● Task goal
Lay out the entries below as a Markdown table with the columns No. and Line, numbering each line in its own row and leaving out blank lines.

● Supplied information
----

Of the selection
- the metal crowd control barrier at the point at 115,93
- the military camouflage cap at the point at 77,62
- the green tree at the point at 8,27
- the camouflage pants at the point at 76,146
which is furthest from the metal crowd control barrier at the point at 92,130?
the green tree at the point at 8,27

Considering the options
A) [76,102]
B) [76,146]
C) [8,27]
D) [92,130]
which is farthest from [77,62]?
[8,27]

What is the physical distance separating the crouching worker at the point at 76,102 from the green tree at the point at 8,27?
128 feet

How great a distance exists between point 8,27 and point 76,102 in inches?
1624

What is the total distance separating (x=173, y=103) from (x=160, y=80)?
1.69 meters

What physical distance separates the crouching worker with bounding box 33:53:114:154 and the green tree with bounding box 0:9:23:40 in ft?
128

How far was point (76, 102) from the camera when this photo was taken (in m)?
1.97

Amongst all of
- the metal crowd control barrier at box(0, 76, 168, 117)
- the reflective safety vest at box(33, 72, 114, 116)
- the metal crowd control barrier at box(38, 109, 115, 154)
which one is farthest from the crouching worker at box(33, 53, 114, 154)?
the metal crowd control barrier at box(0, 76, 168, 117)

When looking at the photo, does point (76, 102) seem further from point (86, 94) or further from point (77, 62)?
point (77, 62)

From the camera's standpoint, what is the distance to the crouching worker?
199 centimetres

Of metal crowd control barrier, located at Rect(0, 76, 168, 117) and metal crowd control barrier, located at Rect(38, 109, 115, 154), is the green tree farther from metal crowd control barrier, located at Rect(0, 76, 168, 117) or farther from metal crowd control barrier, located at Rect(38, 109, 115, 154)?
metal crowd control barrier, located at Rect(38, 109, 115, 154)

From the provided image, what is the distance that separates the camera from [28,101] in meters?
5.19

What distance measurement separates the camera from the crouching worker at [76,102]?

----

● Written solution
| No. | Line |
|---|---|
| 1 | Of the selection |
| 2 | - the metal crowd control barrier at the point at 115,93 |
| 3 | - the military camouflage cap at the point at 77,62 |
| 4 | - the green tree at the point at 8,27 |
| 5 | - the camouflage pants at the point at 76,146 |
| 6 | which is furthest from the metal crowd control barrier at the point at 92,130? |
| 7 | the green tree at the point at 8,27 |
| 8 | Considering the options |
| 9 | A) [76,102] |
| 10 | B) [76,146] |
| 11 | C) [8,27] |
| 12 | D) [92,130] |
| 13 | which is farthest from [77,62]? |
| 14 | [8,27] |
| 15 | What is the physical distance separating the crouching worker at the point at 76,102 from the green tree at the point at 8,27? |
| 16 | 128 feet |
| 17 | How great a distance exists between point 8,27 and point 76,102 in inches? |
| 18 | 1624 |
| 19 | What is the total distance separating (x=173, y=103) from (x=160, y=80)? |
| 20 | 1.69 meters |
| 21 | What physical distance separates the crouching worker with bounding box 33:53:114:154 and the green tree with bounding box 0:9:23:40 in ft? |
| 22 | 128 |
| 23 | How far was point (76, 102) from the camera when this photo was taken (in m)? |
| 24 | 1.97 |
| 25 | Amongst all of |
| 26 | - the metal crowd control barrier at box(0, 76, 168, 117) |
| 27 | - the reflective safety vest at box(33, 72, 114, 116) |
| 28 | - the metal crowd control barrier at box(38, 109, 115, 154) |
| 29 | which one is farthest from the crouching worker at box(33, 53, 114, 154)? |
| 30 | the metal crowd control barrier at box(0, 76, 168, 117) |
| 31 | When looking at the photo, does point (76, 102) seem further from point (86, 94) or further from point (77, 62)? |
| 32 | point (77, 62) |
| 33 | From the camera's standpoint, what is the distance to the crouching worker? |
| 34 | 199 centimetres |
| 35 | Of metal crowd control barrier, located at Rect(0, 76, 168, 117) and metal crowd control barrier, located at Rect(38, 109, 115, 154), is the green tree farther from metal crowd control barrier, located at Rect(0, 76, 168, 117) or farther from metal crowd control barrier, located at Rect(38, 109, 115, 154)? |
| 36 | metal crowd control barrier, located at Rect(38, 109, 115, 154) |
| 37 | From the provided image, what is the distance that separates the camera from [28,101] in meters? |
| 38 | 5.19 |
| 39 | What distance measurement separates the camera from the crouching worker at [76,102]? |